Task to complete:
In the passage below on when an expert system suits a problem, copy the text word for word, starting with "2. Human expertise" and going on through "or physical skill.".

Passage to read:
*** Block opens ***
Writing an expert system generally involves a great deal of time and money. To avoid costly and emabarrasing failures, people have developed a set of guidelines to determine whether a problem is suitable for an expert system solution:

  1. The need for a solution must justify the costs involved in development. There must be a realistic assessment of the costs and benefits involved.
  2. Human expertise is not available in all situations where it is needed. If the ``expert'' knowledge is widely available it is unlikely that it will be worth developing an expert system. However, in areas like oil exploration and medicine there may be rare specialised knowledge which could be cheaply provided by an expert system, as and when required, without having to fly in your friendly (but very highly paid) expert.
  3. The problem may be solved using symbolic reasoning techniques. It shouldn't require manual dexterity or physical skill.
  4. The problem is well structured and does not require (much) common sense knowledge. Common sense knowledge is notoriously hard to capture and represent. It turns out that highly technical fields are easier to deal with, and tend to involve relatively small amounts of well formalised knowledge.
  5. The problem cannot be easily solved using more traditional computing methods. If there's a good algorithmic solution to a problem, you don't want to use an expert system.
*** Block closes ***
Saved data entries
*** Block opens ***
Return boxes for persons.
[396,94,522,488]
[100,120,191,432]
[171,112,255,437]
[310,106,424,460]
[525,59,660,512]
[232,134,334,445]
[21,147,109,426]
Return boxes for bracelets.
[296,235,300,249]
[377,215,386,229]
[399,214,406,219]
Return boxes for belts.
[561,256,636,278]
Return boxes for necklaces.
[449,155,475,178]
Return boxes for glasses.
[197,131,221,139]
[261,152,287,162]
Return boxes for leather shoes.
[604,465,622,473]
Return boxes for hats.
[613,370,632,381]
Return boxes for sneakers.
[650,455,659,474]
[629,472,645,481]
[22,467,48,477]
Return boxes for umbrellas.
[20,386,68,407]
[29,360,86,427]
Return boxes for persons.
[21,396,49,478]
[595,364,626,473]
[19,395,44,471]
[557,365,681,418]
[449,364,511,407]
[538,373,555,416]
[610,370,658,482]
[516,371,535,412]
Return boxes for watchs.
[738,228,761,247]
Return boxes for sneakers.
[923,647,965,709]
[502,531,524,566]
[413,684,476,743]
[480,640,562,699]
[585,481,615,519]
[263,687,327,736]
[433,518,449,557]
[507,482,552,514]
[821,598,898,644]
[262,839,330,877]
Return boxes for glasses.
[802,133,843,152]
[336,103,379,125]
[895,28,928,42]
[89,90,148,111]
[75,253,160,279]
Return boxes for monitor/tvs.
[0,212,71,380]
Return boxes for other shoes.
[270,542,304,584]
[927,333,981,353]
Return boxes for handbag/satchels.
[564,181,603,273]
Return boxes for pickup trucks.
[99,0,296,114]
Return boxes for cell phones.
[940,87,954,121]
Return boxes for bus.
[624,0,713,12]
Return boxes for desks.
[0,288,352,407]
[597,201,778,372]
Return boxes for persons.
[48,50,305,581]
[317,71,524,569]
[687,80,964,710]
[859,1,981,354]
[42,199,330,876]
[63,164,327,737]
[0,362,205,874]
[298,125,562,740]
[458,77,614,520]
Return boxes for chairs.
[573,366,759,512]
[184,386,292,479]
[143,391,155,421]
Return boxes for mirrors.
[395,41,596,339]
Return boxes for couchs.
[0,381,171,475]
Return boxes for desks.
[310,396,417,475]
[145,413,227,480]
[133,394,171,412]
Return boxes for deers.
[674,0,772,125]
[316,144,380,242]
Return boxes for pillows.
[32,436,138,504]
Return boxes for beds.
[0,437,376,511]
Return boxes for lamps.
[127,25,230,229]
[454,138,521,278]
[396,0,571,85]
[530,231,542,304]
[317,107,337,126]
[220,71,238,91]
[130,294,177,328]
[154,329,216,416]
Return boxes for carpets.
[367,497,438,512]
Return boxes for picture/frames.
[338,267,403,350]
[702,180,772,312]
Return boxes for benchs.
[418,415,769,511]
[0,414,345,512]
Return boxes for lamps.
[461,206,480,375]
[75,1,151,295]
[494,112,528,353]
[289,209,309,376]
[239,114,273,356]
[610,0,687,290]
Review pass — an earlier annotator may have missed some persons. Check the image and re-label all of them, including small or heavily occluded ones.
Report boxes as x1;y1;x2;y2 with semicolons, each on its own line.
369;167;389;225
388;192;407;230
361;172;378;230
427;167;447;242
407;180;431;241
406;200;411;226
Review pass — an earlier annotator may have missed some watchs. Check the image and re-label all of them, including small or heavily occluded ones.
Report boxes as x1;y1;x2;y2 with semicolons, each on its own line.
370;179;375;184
*** Block closes ***
Written answer:
2. Human expertise is not available in all situations where it is needed. If the ``expert'' knowledge is widely available it is unlikely that it will be worth developing an expert system. However, in areas like oil exploration and medicine there may be rare specialised knowledge which could be cheaply provided by an expert system, as and when required, without having to fly in your friendly (but very highly paid) expert.
  3. The problem may be solved using symbolic reasoning techniques. It shouldn't require manual dexterity or physical skill.